PROVIDED TEXT>
# Help, Titan 1140 Impact



## AdamPaints (Sep 26, 2019)

I have a titan 1140 impact and the digi tract reads high mechanical load. I have tried turning the sprayer off and unplugging it, but the error keeps popping up causing the sprayer to shut down after a couple minutes of normal operation. I have not been able to find any information on how to fix the issue. Are there any airless sprayer repair techs that can help me out?


----------



## cocomonkeynuts (Apr 14, 2017)

AdamPaints said:


> I have a titan 1140 impact and the digi tract reads high mechanical load. I have tried turning the sprayer off and unplugging it, but the error keeps popping up causing the sprayer to shut down after a couple minutes of normal operation. I have not been able to find any information on how to fix the issue. Are there any airless sprayer repair techs that can help me out?


I don't work on Titans but that sounds like transducer needs to be replaced


----------



## sayn3ver (Jan 9, 2010)

I thought the high mechanical load failure was from a bad/overloaded motor and or low voltage = high current situation.

Does a bad transducer, assuming it's reading higher than the actual pressure, cause the pump to shutdown?


----------



## cocomonkeynuts (Apr 14, 2017)

EXERCISE DESCRIPTION>
In the thread about the Titan 1140 Impact, which part does cocomonkeynuts suggest needs replacing? You can skip the listing; it isn't needed here.

GIVEN INFORMATION>
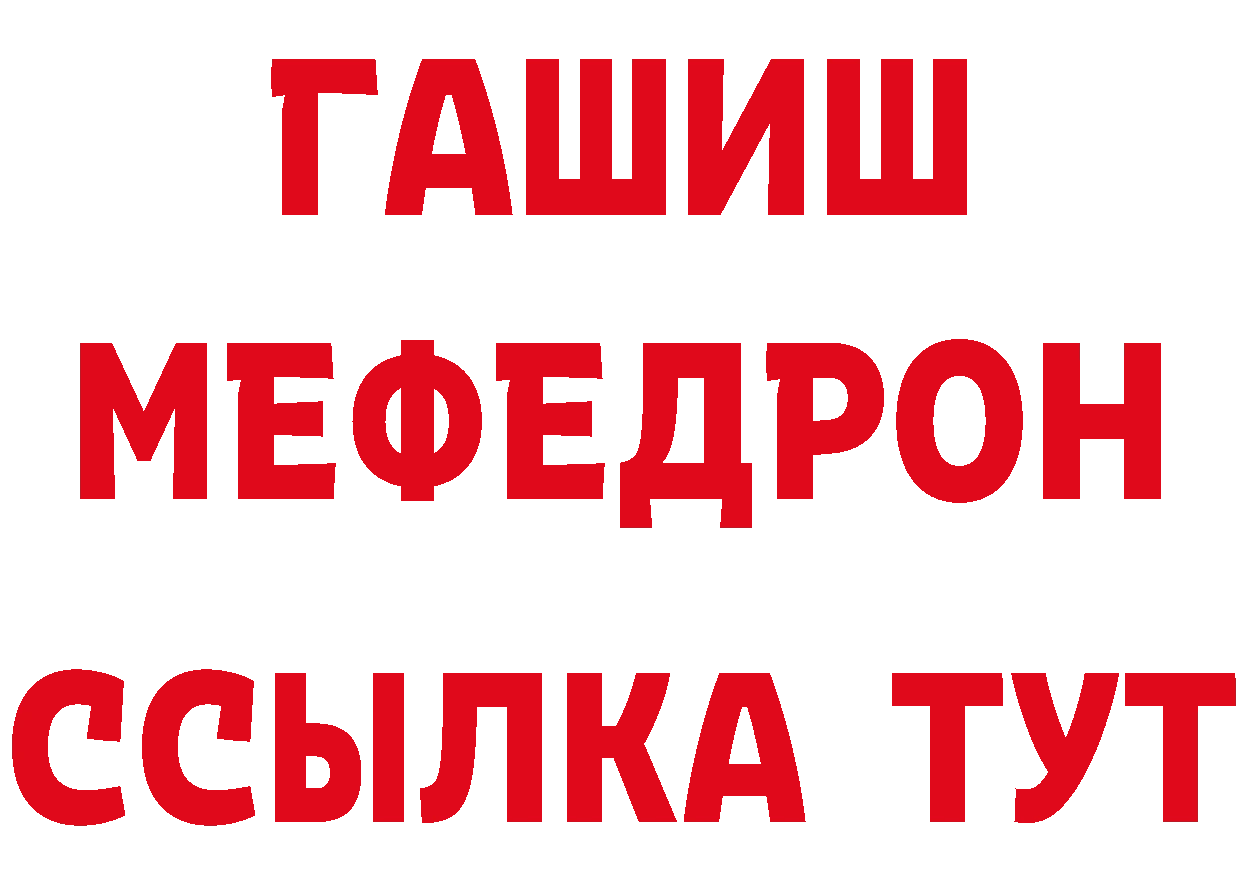 ГАШИШ
МЕФЕДРОН
ССЫЛКА ТУТ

EXPECTED ANSWER>
The transducer.